Exactly reproduce the lines from the one containing "How far from" through the last line of the data, both ends included, leaving out pictures.

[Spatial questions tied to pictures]
· · · ·
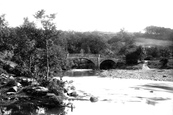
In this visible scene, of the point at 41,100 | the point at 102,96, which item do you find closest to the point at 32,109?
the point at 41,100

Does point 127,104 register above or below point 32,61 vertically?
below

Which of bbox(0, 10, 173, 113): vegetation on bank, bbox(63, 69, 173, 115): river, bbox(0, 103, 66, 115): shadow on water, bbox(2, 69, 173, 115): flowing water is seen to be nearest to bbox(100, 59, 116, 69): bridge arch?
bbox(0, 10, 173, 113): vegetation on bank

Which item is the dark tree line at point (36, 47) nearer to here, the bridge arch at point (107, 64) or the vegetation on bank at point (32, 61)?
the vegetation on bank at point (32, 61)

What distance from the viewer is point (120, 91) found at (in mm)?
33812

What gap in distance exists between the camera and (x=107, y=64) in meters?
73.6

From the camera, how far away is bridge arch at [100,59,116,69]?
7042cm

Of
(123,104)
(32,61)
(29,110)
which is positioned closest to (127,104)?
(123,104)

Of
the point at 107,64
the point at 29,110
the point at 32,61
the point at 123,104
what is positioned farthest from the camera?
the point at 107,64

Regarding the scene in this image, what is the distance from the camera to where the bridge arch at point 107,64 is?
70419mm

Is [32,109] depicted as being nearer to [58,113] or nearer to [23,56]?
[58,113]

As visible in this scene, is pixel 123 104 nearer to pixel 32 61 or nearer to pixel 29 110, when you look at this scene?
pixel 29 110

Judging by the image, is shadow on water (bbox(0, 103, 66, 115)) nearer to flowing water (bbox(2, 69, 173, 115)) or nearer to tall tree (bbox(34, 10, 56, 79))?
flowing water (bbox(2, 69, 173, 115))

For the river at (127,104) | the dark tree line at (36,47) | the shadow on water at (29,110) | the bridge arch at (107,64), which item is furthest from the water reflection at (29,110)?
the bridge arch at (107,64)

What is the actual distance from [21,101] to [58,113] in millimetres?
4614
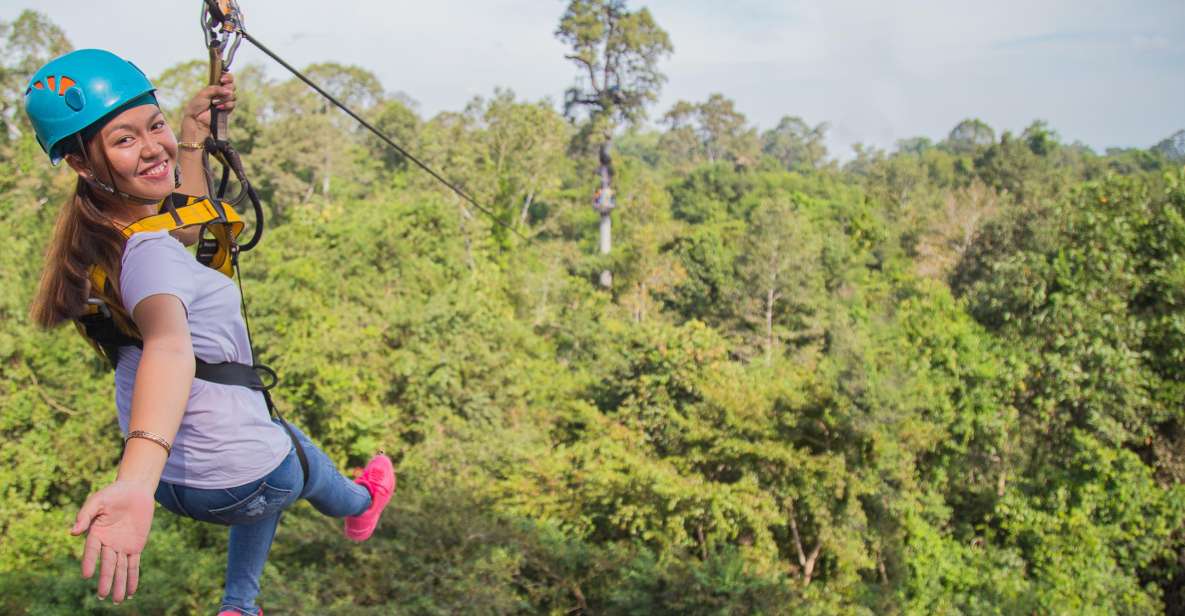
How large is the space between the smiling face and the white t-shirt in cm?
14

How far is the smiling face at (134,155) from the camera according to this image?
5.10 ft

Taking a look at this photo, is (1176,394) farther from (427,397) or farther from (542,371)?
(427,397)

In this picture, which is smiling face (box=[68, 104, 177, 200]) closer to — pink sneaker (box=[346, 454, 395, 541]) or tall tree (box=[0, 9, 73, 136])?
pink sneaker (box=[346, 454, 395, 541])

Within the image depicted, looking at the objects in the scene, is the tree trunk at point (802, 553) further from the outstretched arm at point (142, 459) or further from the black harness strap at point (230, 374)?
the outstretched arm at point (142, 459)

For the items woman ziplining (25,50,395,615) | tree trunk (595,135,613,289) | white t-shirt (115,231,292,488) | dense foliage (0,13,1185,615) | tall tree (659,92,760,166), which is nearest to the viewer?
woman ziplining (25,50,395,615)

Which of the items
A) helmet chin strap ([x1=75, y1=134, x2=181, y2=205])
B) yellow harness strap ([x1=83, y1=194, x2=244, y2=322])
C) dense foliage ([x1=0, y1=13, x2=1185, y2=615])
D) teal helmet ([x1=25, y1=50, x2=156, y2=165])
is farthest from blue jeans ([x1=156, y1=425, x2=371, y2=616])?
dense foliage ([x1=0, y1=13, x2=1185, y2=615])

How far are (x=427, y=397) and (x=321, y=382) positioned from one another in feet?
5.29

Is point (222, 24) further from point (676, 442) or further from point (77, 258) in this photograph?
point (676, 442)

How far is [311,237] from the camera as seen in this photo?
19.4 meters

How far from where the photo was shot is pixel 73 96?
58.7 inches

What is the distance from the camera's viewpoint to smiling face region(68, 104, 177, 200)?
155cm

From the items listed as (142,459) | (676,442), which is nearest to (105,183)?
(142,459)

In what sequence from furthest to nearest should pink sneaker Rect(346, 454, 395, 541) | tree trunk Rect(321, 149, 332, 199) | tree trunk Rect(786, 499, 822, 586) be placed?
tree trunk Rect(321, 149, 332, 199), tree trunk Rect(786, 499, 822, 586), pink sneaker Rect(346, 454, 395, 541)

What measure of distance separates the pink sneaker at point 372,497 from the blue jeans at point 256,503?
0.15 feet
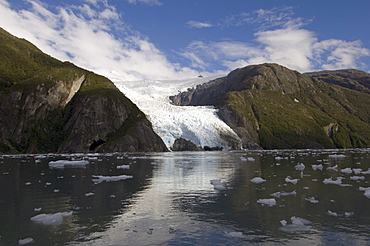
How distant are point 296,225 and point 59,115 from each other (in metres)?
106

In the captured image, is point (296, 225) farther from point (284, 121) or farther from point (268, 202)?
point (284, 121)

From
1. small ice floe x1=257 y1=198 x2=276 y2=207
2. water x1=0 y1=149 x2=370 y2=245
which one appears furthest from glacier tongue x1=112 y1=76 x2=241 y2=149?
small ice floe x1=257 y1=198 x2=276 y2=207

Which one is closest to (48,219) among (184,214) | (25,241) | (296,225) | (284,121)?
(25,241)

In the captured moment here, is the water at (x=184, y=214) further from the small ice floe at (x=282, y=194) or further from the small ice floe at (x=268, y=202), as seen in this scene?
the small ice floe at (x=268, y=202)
· · · ·
[Output]
How far from where the photo was shot is pixel 73 96?
58.7 inches

What is the distance from the camera's viewpoint to smiling face region(68, 104, 177, 200)?
155cm

From the items listed as (142,459) | (676,442), which is nearest to (105,183)?
(142,459)

In what sequence from furthest to nearest should pink sneaker Rect(346, 454, 395, 541) | tree trunk Rect(321, 149, 332, 199) | tree trunk Rect(786, 499, 822, 586) be placed?
tree trunk Rect(321, 149, 332, 199), tree trunk Rect(786, 499, 822, 586), pink sneaker Rect(346, 454, 395, 541)

What measure of distance separates the pink sneaker at point 372,497 from the blue jeans at point 256,503?
0.15 feet
How distant are point 296,225 and point 59,115 from each other (in metres)?
106

In the captured image, is point (296, 225) farther from point (284, 121) or farther from point (268, 202)?
point (284, 121)

From
1. small ice floe x1=257 y1=198 x2=276 y2=207
2. water x1=0 y1=149 x2=370 y2=245
which one appears furthest from glacier tongue x1=112 y1=76 x2=241 y2=149?
small ice floe x1=257 y1=198 x2=276 y2=207

Which one is closest to (48,219) among (184,214) | (25,241) | (296,225) | (284,121)?
(25,241)

In the captured moment here, is the water at (x=184, y=214) further from the small ice floe at (x=282, y=194) or further from the small ice floe at (x=268, y=202), as seen in this scene?
the small ice floe at (x=268, y=202)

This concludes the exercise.